Finance Committee Ranking Member Charles Grassley (R-IA) has offered a superior bill that will put money back in the pockets of taxpayers by accelerating the income tax rate reductions passed earlier this year, and unleash large-scale capital investment by businesses through a retroactive repeal of the corporate version of the alternative minimum tax. If passed, it would do what the Baucus bill cannot: stimulate the economy.

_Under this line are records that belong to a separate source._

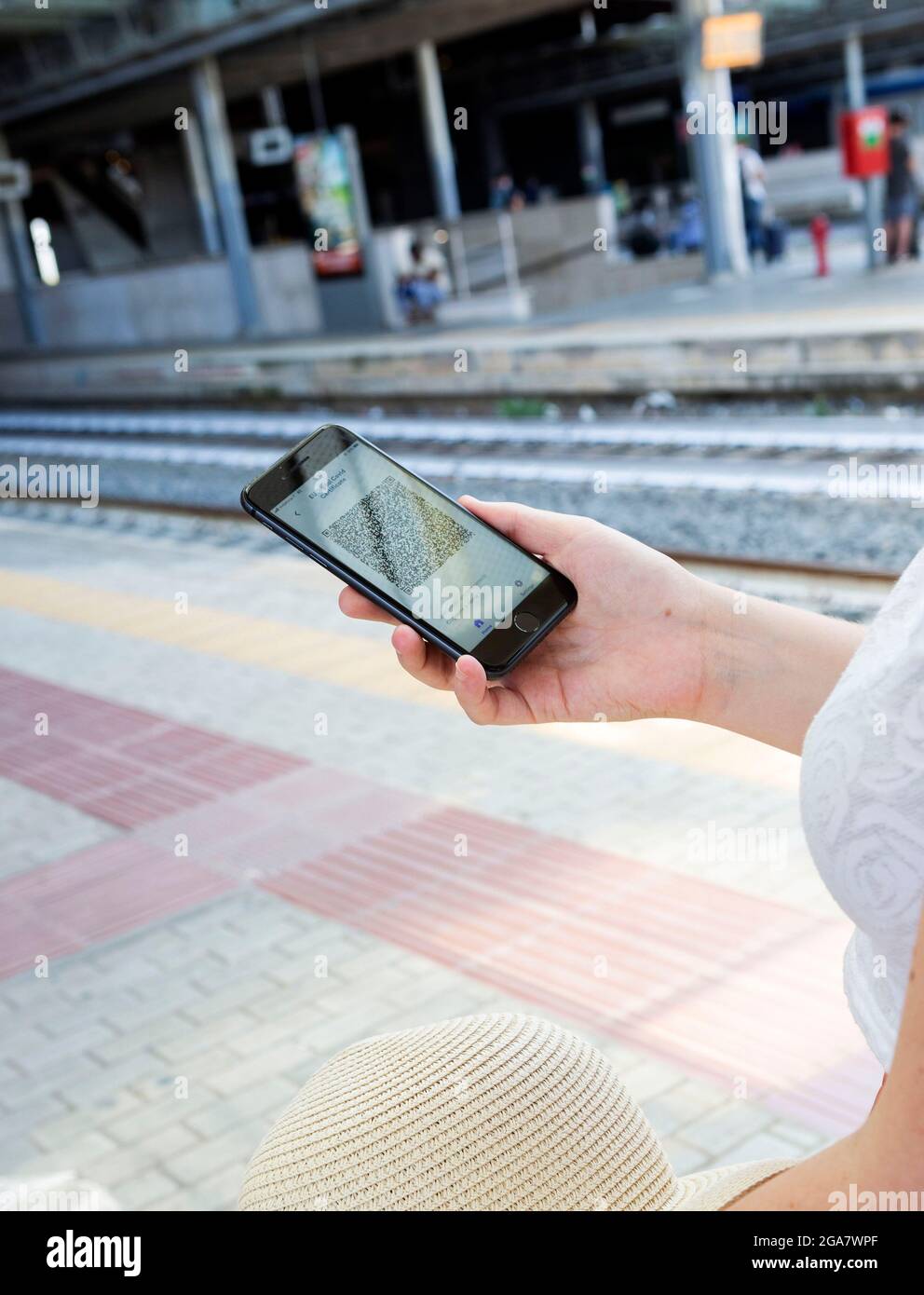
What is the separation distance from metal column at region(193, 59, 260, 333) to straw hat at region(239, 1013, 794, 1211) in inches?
999

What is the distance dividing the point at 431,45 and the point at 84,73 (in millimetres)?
6226

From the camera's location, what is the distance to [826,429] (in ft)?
37.1

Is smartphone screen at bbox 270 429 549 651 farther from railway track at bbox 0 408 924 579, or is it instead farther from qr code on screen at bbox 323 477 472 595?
railway track at bbox 0 408 924 579

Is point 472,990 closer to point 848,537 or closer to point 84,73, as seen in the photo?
point 848,537

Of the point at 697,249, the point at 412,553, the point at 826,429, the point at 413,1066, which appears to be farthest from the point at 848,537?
the point at 697,249

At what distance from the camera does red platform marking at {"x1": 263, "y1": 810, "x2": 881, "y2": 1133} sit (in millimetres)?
3561

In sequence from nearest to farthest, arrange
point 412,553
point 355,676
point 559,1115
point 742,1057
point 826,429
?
point 559,1115, point 412,553, point 742,1057, point 355,676, point 826,429

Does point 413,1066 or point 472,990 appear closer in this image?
point 413,1066

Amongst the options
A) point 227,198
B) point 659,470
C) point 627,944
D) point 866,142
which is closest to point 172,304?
point 227,198

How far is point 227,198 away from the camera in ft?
84.4

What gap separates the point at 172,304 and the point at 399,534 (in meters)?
27.5

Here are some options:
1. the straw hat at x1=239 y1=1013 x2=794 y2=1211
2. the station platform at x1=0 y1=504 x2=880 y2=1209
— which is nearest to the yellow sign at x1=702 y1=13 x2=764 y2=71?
the station platform at x1=0 y1=504 x2=880 y2=1209

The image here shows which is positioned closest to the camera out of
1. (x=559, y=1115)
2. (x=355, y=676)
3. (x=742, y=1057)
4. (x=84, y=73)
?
(x=559, y=1115)

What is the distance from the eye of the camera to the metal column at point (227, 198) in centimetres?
2511
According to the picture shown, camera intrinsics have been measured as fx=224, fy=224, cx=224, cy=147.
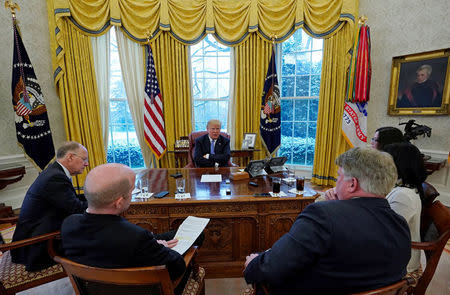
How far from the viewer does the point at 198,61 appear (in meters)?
→ 4.61

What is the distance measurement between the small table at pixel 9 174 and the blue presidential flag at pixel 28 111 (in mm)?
336

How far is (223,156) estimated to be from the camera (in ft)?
11.3

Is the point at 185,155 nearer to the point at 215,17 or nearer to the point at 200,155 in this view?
the point at 200,155

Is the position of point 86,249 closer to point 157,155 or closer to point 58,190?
point 58,190

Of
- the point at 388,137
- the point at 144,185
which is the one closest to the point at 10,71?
the point at 144,185

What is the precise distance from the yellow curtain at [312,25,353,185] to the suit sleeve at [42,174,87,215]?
13.6 ft

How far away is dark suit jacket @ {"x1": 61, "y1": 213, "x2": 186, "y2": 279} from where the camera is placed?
3.20 ft

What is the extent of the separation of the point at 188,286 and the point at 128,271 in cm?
75

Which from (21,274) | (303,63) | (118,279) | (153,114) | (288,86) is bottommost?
(21,274)

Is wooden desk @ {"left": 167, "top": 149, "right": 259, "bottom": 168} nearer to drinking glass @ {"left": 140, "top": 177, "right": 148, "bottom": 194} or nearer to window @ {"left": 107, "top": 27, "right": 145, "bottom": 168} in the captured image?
window @ {"left": 107, "top": 27, "right": 145, "bottom": 168}

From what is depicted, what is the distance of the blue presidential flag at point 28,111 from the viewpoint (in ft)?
10.8

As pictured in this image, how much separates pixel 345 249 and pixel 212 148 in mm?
2826

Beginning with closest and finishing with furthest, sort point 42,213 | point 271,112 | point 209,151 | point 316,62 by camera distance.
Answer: point 42,213 → point 209,151 → point 271,112 → point 316,62

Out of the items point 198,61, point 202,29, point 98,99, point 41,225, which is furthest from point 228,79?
point 41,225
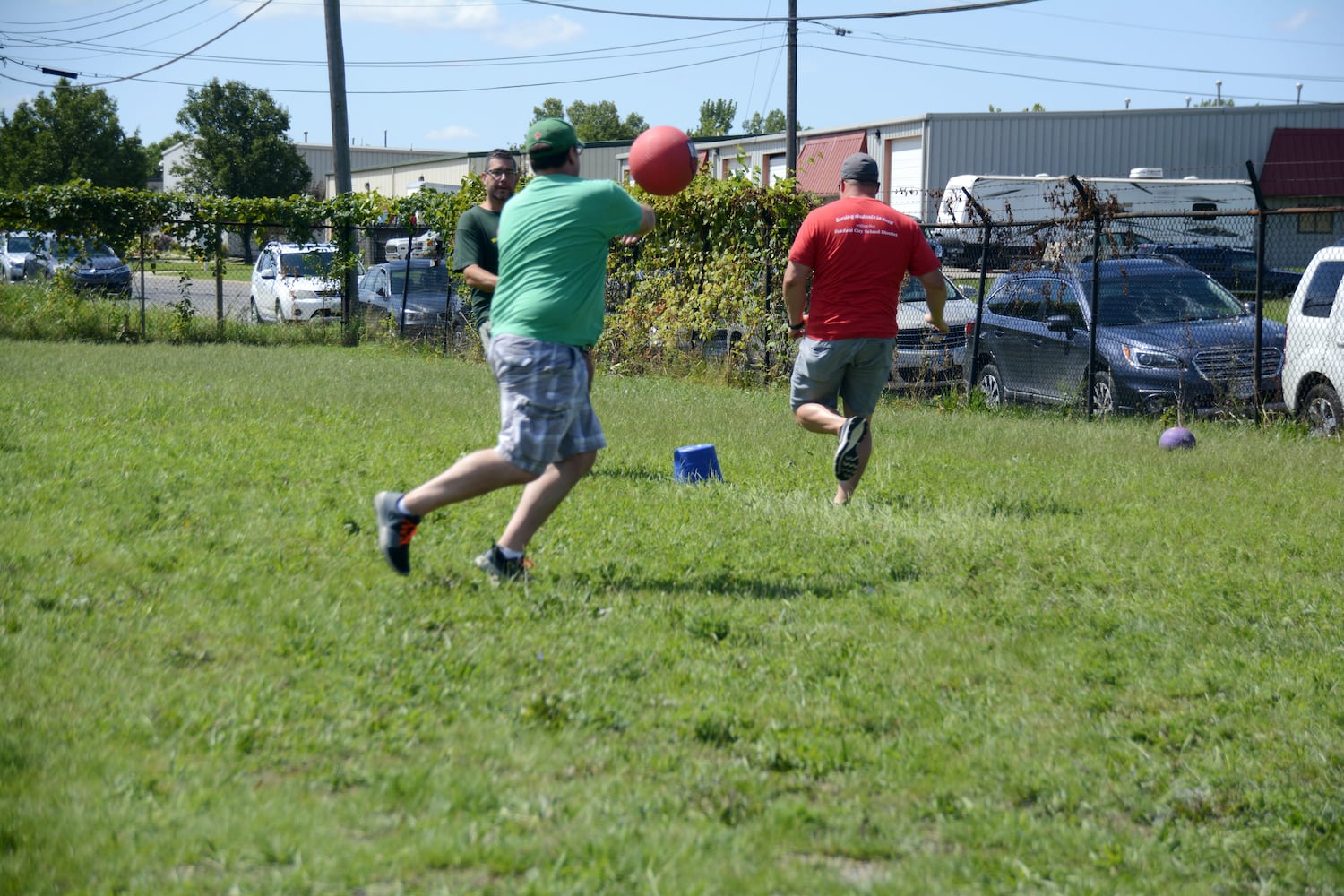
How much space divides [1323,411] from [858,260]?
5601 millimetres

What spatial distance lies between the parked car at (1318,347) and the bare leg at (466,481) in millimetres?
7908

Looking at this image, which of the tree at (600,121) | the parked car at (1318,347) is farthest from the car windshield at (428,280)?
the tree at (600,121)

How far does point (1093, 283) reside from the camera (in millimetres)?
11500

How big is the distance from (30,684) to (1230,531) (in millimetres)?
5759

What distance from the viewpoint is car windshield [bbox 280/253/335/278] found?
2017 cm

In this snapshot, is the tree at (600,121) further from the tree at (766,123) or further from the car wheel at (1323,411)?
the car wheel at (1323,411)

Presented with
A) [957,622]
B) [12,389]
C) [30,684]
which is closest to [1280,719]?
[957,622]

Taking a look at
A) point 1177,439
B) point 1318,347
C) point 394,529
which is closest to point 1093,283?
point 1318,347

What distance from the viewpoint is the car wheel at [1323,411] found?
399 inches

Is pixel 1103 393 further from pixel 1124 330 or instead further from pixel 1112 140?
pixel 1112 140

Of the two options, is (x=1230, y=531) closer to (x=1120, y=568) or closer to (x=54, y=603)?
(x=1120, y=568)

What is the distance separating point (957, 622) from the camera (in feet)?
16.4

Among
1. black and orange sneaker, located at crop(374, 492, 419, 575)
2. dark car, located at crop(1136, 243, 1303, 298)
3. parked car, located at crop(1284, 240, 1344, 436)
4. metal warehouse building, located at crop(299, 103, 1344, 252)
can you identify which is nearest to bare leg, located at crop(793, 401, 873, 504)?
black and orange sneaker, located at crop(374, 492, 419, 575)

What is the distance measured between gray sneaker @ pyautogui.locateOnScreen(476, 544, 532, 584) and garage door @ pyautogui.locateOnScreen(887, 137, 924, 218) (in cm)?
2451
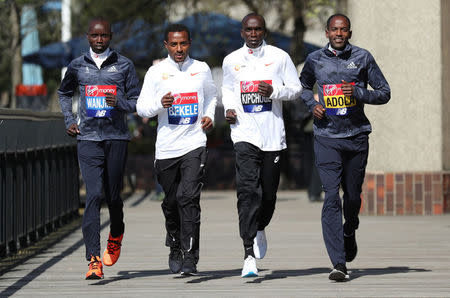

"\’Economic stimulus\’ is not synonymous with \’giant cash grab\’ by the nation\’s spending lobbies," said taxpayer advocate Grover Norquist, who heads Americans for Tax Reform. "The most proven way to get the economy moving again is by putting money back into the hands of those who earned it through tax relief – not by taxing American workers to give to the government to give to someone else who will spend the money on something else. Pork-barrel spending is actually an anti-stimulus policy, and the Senate has turned the debate away from providing economic stimulus to handing out favors to narrowly defined constituencies. ATR rates key votes in Congress as being either for or against the taxpayers, and I\’d count this vote as half of the year\’s total if I could," he continued.

The stimulus bill passed in the House last month, however, would stimulate demand by accelerating into Fiscal Year 2002 all of the marginal rate cuts scheduled to go into effect in 2004 and 2006. The proposal would stimulate business investment by enhancing the expensing of capital expenditures through bonus depreciation, and by repealing the corporate AMT tax. The House bill would also give cash payments to low and moderate-income workers who filed tax returns in 2000 – payments similar to the rebate checks issued earlier this year.

"Tax relief, not bizarre new spending measures on projects like Amtrak improvements or new agriculture subsidies, is the way to get the economy moving again," concluded Norquist.